Epidemiological: Epidemiological studies have both implicated and shown no evidence that BVDV is associated with outbreaks of respiratory
disease. Interpretation of results is often difficult because of the multiple etiologies of the BRD complex and the variability
of exposure to various pathogens prior to being studied. It is obvious from a review of seroepidemiological studies that the
risk of developing BRD in association with BVDV seroconversion varies. In two studies by Martin et al. involving feedlot calves, seroconversion to BVDV was significantly associated with the development of BRD. Similarly, young
calves seronegative to BVDV were at higher risk for developing respiratory disease16 while seroconversion to BVDV was associated with respiratory disease. Protection from respiratory disease has been shown
in calves entering a feedlot seropositive to BVDV. Highlighting the importance of colostral antibodies, a protective effect
against respiratory disease has been shown in calves being born to BVDV seropositive dams.

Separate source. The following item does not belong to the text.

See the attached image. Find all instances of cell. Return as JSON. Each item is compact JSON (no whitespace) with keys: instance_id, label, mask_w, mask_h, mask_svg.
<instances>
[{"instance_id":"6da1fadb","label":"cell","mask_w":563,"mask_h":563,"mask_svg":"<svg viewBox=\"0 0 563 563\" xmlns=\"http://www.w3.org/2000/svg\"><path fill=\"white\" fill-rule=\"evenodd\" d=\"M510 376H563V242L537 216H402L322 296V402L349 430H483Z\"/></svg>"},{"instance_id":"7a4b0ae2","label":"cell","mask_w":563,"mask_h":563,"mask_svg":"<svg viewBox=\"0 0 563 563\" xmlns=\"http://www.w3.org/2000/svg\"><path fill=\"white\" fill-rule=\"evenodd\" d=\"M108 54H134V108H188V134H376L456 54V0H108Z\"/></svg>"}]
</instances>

In contrast, other studies have provided no evidence between seroconversion to BVDV and risk of developing BRD. Allen et al. reported a 51% rate of seroconversion to BVDV in both BRD cases and controls. In young dairy calves entering a commercial
calf rearing unit, BVDV was not identified as a risk factor for developing clinical respiratory disease. It should be noted
that in all of the above studies, other agents in addition to BVDV were identified as being associated with respiratory disease.
This highlights the complex nature of BRD and the fact that it is a multifactorial disease.
Immunosuppressive Role: Several field studies have reported that clinical disease caused by a particular organism appears to be more severe when concurrent
BVDV infection is present. The compromising effect of BVDV is thought to be due to immunosuppressive effects of the virus.
The most important role that BVDV may play in BRD is in suppressing local immune system function in the lungs, thus allowing
pathogenic bacteria to become established.